__TEXTAUSZUG__:
# buffedCast 280: Eure Fragen zum dieswöchigen buffedCast



## xashija (2. Januar 2012)

Mittwochs ist buffedCast-Tag! Und damit auch Ihr bei der Plauderrunde rund um MMOs und Offline-Rollenspiele zu Wort kommt, suchen wir Eure Fragen. Habt Ihr Fragen zu bestimmten Spielen, benötigt Ihr Tipps? Dann nutzt unseren Foren-Thread zum Podcast und stellt uns Eure Fragen zum buffedCast oder lasst uns Eure Meinung zu aktuellen Rollenspiel-Themen wissen. Wir schließen den Fragen-Thread für neue Einsendungen Dienstag gegen 11 Uhr.


----------



## Geneveve (2. Januar 2012)

SWTOR: Könnt ihr vielleicht schon mal einen Ausblick bieten, was man alles in SWTOR tun kann, sobald man Level 50 geworden ist?

Wo bekommt man überall Dailies mit Level 50 und was kann man da grob tun?
Ab wann kann man welche Flashpoints auf Level 50 machen?
Sind die Hardmodes der Flashpoints wirklich verbuggt, oder einfach so schwer ausgelegt, dass alle im Moment denken, sie wären verbuggt?
Was passiert da eigentlich genau auf Illum wenn man Level 50 wird?
Kann man wirklich schon mit dem "normalen" Level 50 Gear auf Schwierigkeitsstufe "normal" den Raid in SWTOR besuchen?
Was haltet ihr davon, das im Moment die meisten Leute lieber das epische PVP Gear sich erspielen, da sie sagen, dass die Hardmode FPs zu verbuggt sind?

__LISTE DER AUFGABEN__:
[1] Welche sechs Einzelfragen führt Geneveve im Forenthread zum buffedCast unterhalb der einleitenden Frage zu SWTOR auf? Gib sie wörtlich wieder.
[2] Wie könnte der Forenthread zum buffedCast nach Geneveves letzter Frage weitergehen? Ergänze ihn um eine passende Fortsetzung.

__GEZEIGTE EINTRÄGE__:
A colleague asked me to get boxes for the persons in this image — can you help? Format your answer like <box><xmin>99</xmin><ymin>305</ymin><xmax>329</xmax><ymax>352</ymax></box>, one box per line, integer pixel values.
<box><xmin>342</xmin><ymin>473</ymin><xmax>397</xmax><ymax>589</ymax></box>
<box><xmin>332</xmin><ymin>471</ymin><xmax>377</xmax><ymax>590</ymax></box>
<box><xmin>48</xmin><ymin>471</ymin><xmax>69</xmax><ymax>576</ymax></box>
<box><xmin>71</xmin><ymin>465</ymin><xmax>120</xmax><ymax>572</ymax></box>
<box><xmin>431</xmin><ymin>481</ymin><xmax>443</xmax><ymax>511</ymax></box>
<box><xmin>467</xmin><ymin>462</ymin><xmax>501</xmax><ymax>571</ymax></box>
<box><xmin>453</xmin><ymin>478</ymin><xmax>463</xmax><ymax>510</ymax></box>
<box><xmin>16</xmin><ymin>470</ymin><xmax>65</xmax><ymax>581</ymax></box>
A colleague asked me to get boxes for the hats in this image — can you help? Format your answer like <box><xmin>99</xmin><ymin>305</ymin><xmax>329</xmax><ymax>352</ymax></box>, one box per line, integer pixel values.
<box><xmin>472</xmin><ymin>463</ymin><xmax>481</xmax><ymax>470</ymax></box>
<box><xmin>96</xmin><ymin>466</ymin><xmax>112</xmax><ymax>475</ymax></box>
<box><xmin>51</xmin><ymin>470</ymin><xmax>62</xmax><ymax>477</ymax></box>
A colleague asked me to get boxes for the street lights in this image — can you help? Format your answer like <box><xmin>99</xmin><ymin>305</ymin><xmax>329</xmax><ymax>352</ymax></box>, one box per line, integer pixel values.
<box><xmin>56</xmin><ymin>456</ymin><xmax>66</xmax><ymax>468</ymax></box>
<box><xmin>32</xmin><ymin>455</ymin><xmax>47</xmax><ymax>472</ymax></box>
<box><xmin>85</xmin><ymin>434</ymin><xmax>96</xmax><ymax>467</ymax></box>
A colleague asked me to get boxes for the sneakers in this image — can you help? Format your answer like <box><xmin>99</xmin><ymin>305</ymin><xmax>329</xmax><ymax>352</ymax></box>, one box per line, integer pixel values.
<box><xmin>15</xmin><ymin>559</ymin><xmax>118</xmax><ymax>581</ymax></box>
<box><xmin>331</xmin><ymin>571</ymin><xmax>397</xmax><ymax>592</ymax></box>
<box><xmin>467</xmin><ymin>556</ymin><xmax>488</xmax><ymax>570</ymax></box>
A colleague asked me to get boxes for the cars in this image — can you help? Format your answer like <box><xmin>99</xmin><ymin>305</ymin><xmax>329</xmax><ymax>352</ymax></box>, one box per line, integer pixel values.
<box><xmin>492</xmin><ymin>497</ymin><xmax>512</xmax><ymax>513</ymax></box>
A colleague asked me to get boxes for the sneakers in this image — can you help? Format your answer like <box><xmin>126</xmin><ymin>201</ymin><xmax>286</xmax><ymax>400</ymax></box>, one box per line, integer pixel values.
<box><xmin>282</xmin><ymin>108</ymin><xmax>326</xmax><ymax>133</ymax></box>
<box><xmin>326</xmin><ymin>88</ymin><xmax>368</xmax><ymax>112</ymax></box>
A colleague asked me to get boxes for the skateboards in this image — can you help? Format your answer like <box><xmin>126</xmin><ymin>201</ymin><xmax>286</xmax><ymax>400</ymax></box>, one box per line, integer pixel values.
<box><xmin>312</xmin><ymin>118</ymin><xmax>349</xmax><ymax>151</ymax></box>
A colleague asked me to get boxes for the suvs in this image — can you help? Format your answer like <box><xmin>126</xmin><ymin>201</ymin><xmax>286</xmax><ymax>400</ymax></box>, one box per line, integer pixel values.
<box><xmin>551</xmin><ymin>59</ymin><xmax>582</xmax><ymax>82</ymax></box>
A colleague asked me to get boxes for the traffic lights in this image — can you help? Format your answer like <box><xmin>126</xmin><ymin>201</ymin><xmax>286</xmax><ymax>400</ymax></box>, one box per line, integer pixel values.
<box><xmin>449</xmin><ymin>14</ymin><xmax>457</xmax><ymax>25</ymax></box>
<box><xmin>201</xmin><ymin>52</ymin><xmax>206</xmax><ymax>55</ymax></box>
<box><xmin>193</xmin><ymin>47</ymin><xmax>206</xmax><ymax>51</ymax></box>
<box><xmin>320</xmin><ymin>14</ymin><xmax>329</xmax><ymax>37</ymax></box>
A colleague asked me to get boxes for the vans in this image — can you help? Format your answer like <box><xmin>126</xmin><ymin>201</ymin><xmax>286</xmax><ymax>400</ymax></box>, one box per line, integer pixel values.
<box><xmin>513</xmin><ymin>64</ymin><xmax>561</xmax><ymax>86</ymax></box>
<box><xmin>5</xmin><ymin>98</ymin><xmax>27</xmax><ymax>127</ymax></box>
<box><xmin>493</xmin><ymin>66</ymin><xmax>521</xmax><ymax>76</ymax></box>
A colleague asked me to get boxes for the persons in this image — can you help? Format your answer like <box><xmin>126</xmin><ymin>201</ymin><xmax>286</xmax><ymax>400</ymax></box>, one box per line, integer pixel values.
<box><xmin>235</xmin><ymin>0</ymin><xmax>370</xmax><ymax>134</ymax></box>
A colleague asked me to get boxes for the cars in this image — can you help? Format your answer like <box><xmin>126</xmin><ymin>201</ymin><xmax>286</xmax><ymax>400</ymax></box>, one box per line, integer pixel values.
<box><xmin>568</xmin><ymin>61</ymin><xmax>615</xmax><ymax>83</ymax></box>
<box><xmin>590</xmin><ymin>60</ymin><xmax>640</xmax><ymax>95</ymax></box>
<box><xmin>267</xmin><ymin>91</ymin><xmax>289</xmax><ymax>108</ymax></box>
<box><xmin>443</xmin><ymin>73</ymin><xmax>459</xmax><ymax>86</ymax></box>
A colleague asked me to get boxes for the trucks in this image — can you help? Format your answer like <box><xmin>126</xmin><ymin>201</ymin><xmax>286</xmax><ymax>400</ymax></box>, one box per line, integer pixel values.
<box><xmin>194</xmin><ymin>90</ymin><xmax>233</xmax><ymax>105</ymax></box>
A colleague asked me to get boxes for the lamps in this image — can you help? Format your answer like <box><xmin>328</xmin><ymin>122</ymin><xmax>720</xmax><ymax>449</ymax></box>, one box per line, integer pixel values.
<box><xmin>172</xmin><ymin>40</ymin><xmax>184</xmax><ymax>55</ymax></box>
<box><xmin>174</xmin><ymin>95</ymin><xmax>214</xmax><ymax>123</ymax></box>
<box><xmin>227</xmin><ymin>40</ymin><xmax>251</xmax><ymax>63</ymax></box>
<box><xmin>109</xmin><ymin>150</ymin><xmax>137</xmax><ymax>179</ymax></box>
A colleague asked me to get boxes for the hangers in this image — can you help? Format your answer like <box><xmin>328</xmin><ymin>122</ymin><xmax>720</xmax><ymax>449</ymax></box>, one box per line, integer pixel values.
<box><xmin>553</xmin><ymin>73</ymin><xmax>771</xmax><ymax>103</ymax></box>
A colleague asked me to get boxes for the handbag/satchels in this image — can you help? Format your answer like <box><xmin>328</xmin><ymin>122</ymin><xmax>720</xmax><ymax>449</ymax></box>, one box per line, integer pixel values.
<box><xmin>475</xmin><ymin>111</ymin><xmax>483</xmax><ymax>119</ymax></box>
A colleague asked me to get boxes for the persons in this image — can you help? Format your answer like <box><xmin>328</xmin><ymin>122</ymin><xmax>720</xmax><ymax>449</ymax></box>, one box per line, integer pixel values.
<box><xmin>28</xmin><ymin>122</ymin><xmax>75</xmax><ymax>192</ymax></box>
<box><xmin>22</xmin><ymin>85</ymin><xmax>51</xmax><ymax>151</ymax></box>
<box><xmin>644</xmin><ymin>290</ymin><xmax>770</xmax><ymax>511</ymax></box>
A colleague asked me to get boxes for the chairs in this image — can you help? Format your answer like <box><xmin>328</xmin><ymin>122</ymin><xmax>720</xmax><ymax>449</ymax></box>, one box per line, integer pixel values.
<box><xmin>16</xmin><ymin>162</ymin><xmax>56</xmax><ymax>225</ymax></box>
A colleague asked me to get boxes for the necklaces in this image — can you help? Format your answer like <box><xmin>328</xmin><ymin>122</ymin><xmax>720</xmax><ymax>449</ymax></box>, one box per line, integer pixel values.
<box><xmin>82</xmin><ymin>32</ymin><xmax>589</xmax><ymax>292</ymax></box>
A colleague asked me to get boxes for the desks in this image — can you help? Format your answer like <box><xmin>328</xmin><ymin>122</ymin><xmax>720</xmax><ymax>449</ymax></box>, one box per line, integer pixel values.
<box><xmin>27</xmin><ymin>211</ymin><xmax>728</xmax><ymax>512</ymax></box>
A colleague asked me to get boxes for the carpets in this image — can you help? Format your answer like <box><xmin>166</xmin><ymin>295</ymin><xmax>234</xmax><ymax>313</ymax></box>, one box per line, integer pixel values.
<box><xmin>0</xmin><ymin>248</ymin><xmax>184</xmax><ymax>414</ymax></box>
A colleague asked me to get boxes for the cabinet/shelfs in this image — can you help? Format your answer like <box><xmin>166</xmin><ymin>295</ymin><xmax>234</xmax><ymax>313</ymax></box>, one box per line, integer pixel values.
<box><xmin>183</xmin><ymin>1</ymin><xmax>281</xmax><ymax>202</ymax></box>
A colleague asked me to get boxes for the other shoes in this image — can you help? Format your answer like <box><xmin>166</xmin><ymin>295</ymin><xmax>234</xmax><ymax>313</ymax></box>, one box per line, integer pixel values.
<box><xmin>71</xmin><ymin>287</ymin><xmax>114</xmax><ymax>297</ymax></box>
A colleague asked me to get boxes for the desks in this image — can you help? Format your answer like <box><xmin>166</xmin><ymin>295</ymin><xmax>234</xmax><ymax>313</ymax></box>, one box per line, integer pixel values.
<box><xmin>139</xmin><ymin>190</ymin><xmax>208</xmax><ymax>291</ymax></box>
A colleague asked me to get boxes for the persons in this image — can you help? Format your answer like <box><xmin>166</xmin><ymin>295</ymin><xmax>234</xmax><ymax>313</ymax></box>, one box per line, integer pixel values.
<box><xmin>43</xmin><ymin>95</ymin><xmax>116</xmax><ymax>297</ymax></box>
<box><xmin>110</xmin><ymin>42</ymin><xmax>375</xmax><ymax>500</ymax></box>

__ANTWORTEN JE AUFGABE__:
[1]
1. Wo bekommt man überall Dailies mit Level 50 und was kann man da grob tun?
2. Ab wann kann man welche Flashpoints auf Level 50 machen?
3. Sind die Hardmodes der Flashpoints wirklich verbuggt, oder einfach so schwer ausgelegt, dass alle im Moment denken, sie wären verbuggt?
4. Was passiert da eigentlich genau auf Illum wenn man Level 50 wird?
5. Kann man wirklich schon mit dem "normalen" Level 50 Gear auf Schwierigkeitsstufe "normal" den Raid in SWTOR besuchen?
6. Was haltet ihr davon, das im Moment die meisten Leute lieber das epische PVP Gear sich erspielen, da sie sagen, dass die Hardmode FPs zu verbuggt sind?

[2]
Bekommt man eigentlich die Marken für die Sets auf Level 50 ausschliesslich über die Hardmode FPs?

Also ich hätte viele Fragen zum End-Game - sicherlich sind die allermeisten Leute im Moment noch gemütlich am Leveln, aber etwas mehr Licht ins Dunkle zu bekommen, was einem am Ende erwartet wäre ganz nett. Weil die Informationen dazu im offiziellen Forum und was man an Infos aus dem Spiel selbst bekommt, sind irgendwie sehr Mager.

Danke euch.


----------



## Memrod (2. Januar 2012)

WOW


Hallo liebes Buffed Team, 

ich hätte da mal eine Frage zu den Berufsboni.
Gibt es Informationen wann, bzw. ob überhaupt die Berufsboni angepasst werden?
Seit Patch 4.3 bekommt man ja Edelsteine mit unter anderem +50 auf die Main Stats. 
Damit bekommt man als Juwe bei dem Berufsbonus jetzt nur noch + 51, die meisten anderen Berufe haben noch den +80 Bonus und der Schmied kann mit seinen beiden Extrasockeln auf +100 kommen.



Gruß

Memrod


----------



## Enterprise1701-b (2. Januar 2012)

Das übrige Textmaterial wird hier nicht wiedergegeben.